В трепете, который он испытывал, было мало благоговения. Больше той внутренней дрожи ожидания-готовности, знакомой охотникам и кладоискателям.
Снаружи церковь выглядела бледно. Невысока, башенки-звонницы малы, плоский фасад колониального стиля – без прихотливых резных барельефов и завитков мексиканского барокко. Ступени входа выщерблены, истёрты тысячами подошв. Манильские галеоны шли в Акапулько, мимо Пуэрто-Вальярте; здесь неоткуда взяться роскоши пышных соборов. Скромный слепок с глинобитных церквушек времён конкисты – и только.
У дверей маячил щуплый полицейский, изнурённый зноем. Видимо, самый у хефе нелюбимый – любимчика бы не послали жариться на солнцепёке. В контраст к Хосе-семинаристу, индейской кровью облагороженному, этот метис был низкоросл, коряв, лицом и манерами схож с обезьяной. Отвисший ремень с кобурой, мешковатый мундир и фуражка по уши шли ему как седло козе; он походил на ряженого в святочной процессии.
– Долго ждать себя изволите, сеньор. Ещё бы чуть, и я ушёл. Из-за вас потратился на лимонад…
Лимонадный душок от него почему-то веял пивом, но Корсин всё же дал ему песо.
– Грасьяс, – буркнул тот, а гринго протянул ещё монету:
– Отопри дверь и раздобудь воды в бутылке, лучше чистой, можно минеральной. А тем временем мы со студентом осмотрим строение.
– Не-е, сеньор, без меня никуда. С поповскими штучками дело такое – чуть отвернись, уже молитвы забормочут, будто колдуют на погибель. Сами-то какой церкви, баптист?

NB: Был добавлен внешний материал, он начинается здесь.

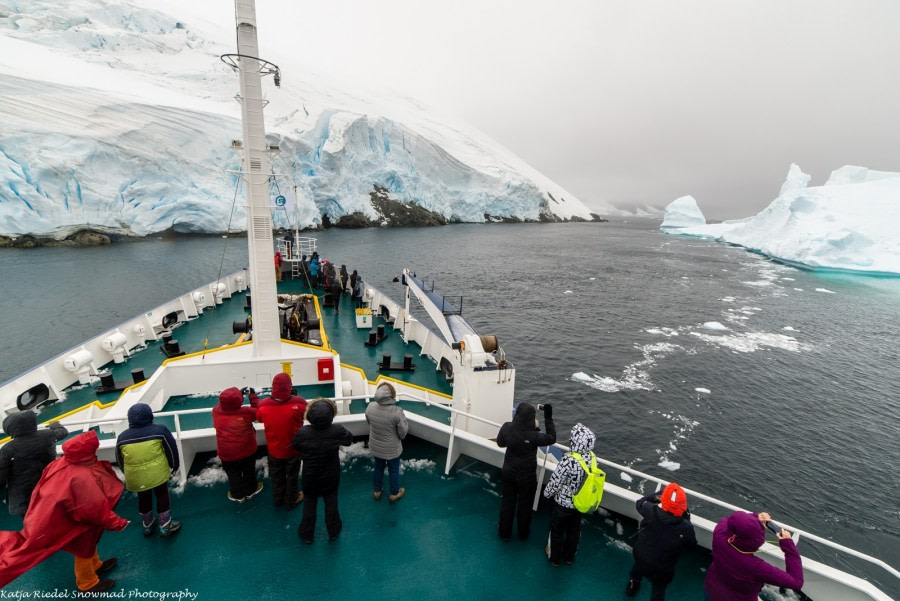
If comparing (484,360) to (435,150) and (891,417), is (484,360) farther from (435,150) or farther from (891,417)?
(435,150)

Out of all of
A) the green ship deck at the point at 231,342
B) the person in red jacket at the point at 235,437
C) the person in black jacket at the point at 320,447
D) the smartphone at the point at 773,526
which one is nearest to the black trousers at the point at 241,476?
the person in red jacket at the point at 235,437

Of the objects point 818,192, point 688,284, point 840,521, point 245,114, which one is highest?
point 818,192

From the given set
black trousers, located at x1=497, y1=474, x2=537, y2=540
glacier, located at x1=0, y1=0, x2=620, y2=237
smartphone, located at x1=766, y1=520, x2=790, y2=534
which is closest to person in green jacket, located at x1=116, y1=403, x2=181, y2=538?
black trousers, located at x1=497, y1=474, x2=537, y2=540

– Католик. – В ехидно сощуренные глаза полицейского Корсин смотрел бесстрастно.
– Поди, дома клеветать на нас в газету будете? пасквили писать?
Гринго смолчал, зато Хосе вмешался:
– Уймись, Санчо. Я ручаюсь за сеньора.
– Смотри у меня, семинария папская. Он уедет, ты останешься, а я запомню. – Санчо многозначительно положил ладонь на кобуру. – Снаружи вертеп обойдите пока, коль охота.
– Суровы мексиканские порядки. – Корсин проводил его глазами из-под шляпы.
– И не то бывало, – глухо молвил Хосе. – Слева… повернитесь как бы невзначай… На стене выбоины, это от пуль.
– Слишком много для одного падре.
– Он там стоял не один.
– А Санчо напротив?
– Нет. Солдаты.
«Присутствие усилено кровавой жертвой мучеников. Надо быть осторожнее».
– М-да… ну так о храме.
– А!.. Согласно хроникам, заложен в 1650 году на месте часовни, через пять лет освящён, в 1782-ом перестроен в камне. Имел три придела…
– Удивляет название. Я понимаю, что оно – народное, не каноническое. В епархиальной истории Гвадалахары храм означен как церковь Святого Креста, а упоминание о Санто-Калис встретилось мне почти случайно – и заинтриговало.
– Чем? – Хосе, по-прежнему полный симпатии к смелому гринго, задал вопрос как-то настороженно.
– Церкви так не именуют. Есть лишь одна капелла Санто-Калис, сиречь Святой Чаши, или Грааля – в Испании, в кафедральном соборе Валенсии. Прочих Ватикан не признаёт. И вдруг в заокеанском захолустье – извините, если мои слова покажутся вам обидными…
– Пустяки. Тут воистину дыра дырой и чёртово подхвостье.
– …столь громкое название как храм Грааля. Любопытство моё оказалось сильней опасений.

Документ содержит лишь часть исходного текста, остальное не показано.